:: TRECHO SELECIONADO

Pela análise da Tabela 2, nota-se que os perfis do migrante e do migrante de retorno sofreram poucas alterações nos últimos dez anos. Em 2000, para os dois tipos de migrantes, o percentual de homens era mais elevado do que o de mulheres e se manteve em 2010. Já entre os não migrantes, o percentual de mulheres era mais elevado em 2000 e se manteve em 2010. Com relação à cor, em 2000, para os três grupos analisados, o percentual de brancos supera o daqueles que declaram ser preto e pardo. Em 2010, entretanto, tal proporção ultrapassou o percentual de brancos, tanto entre os não migrantes quanto entre os migrantes de retorno.

A literatura sobre migração aponta que os migrantes são geralmente jovens a procura de melhores oportunidades (Sjaastad, 1962; Borjas, 2004). No Brasil, não é diferente: os migrantes e migrantes de retorno são, em média, mais jovens que os não migrantes. Com relação à educação formal, os migrantes possuem, em média, maior nível de escolaridade que os não migrantes e os anos de estudo ampliaram-se para todos na década.

Ademais, observa-se que realmente houve aumento do percentual de ocupados. Em 2000, a maior parcela de indivíduos trabalhando estava entre os migrantes de retorno. Em 2010, os migrantes de não retorno passaram a apresentar o maior percentual de pessoas empregadas, seguidas pelos migrantes de retorno.

Com relação à variável estado civil, o mais importante a atentar é a expressiva redução no percentual de pessoas casadas em contraposição ao aumento de solteiras, o que coincide com a queda do número médio de pessoas por domicílio. Dados a diminuição do número de moradores por domicílio e o aumento da renda domiciliar, não é de estranhar um aumento ainda maior da renda domiciliar per capita, em torno de 48%.

A Tabela 3 mostra como é preponderante a participação masculina no mercado de trabalho brasileiro, principalmente entre os migrantes. Porém, a mulher ganhou espaço nos últimos anos. Com relação à cor, percebe-se que os que se declaram brancos apresentam proporção consideravelmente mais elevada entre os ocupados em comparação à população total. Entretanto, a participação dos declarados pretos e pardos no mercado de trabalho brasileiro cresceu no período analisado, principalmente entre os pretos migrantes e os pardos não migrantes. Pela leitura da Tabela 1, nota-se que o fluxo migratório é mais intenso entre os ocupados em comparação ao restante da população. Consequentemente, o tempo médio de moradia sem interrupção no mesmo município é menor entre os ocupados. Atentando-se apenas aos resultados da Tabela 3, observa-se que, em 2010, o tempo médio de moradia para os dois tipos de migrantes diminuiu.

::::

Segundo o trecho sobre migração, qual grupo passou a ter o maior percentual de pessoas empregadas em 2010?

:: EXTRATO DE DADOS

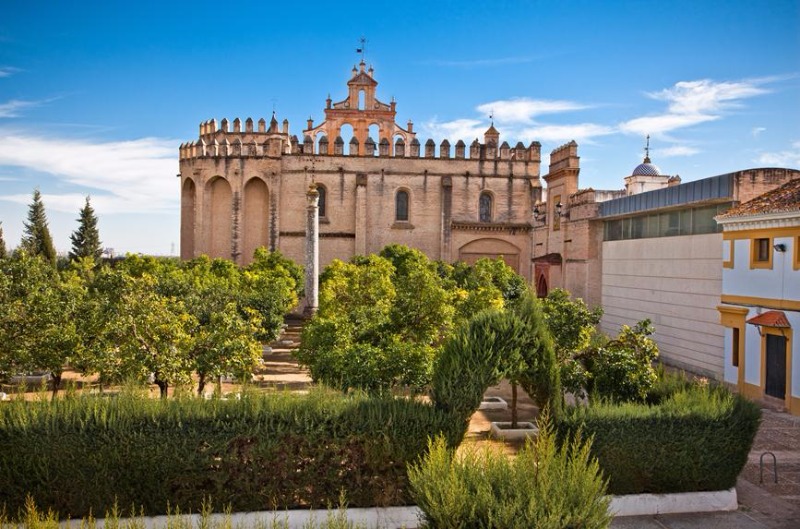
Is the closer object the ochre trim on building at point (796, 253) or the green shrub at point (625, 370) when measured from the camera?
the green shrub at point (625, 370)

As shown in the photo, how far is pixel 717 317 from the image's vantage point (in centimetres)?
1956

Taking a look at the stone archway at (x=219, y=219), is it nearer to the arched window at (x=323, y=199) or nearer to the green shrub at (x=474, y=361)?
the arched window at (x=323, y=199)

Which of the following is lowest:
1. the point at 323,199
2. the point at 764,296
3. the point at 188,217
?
the point at 764,296

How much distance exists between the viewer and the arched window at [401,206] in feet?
146

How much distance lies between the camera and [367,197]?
4391cm

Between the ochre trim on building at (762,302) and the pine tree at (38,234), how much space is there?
147 ft

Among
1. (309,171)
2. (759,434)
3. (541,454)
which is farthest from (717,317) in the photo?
(309,171)

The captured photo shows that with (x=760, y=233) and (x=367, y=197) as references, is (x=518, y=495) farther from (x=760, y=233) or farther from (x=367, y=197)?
(x=367, y=197)

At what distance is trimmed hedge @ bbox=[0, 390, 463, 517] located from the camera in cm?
939

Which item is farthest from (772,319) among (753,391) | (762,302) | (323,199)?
(323,199)

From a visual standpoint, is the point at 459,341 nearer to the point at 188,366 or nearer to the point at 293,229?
the point at 188,366

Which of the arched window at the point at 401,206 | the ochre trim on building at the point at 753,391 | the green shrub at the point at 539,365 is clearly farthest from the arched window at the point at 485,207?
the green shrub at the point at 539,365

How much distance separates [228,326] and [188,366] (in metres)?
1.22

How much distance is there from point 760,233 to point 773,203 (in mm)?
841
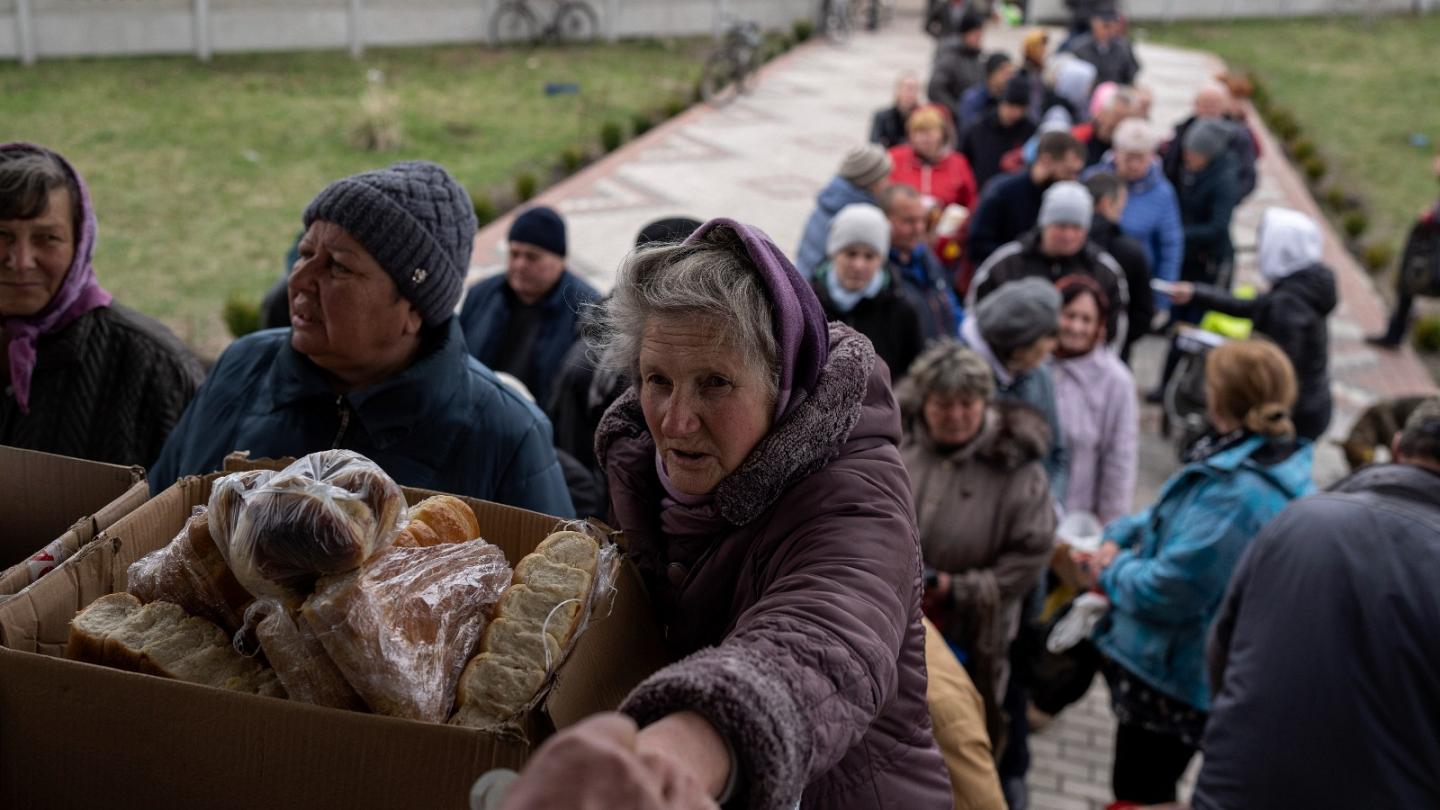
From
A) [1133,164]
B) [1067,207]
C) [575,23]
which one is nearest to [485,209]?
[1133,164]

::::

[O RESULTADO]
Os migrantes de não retorno.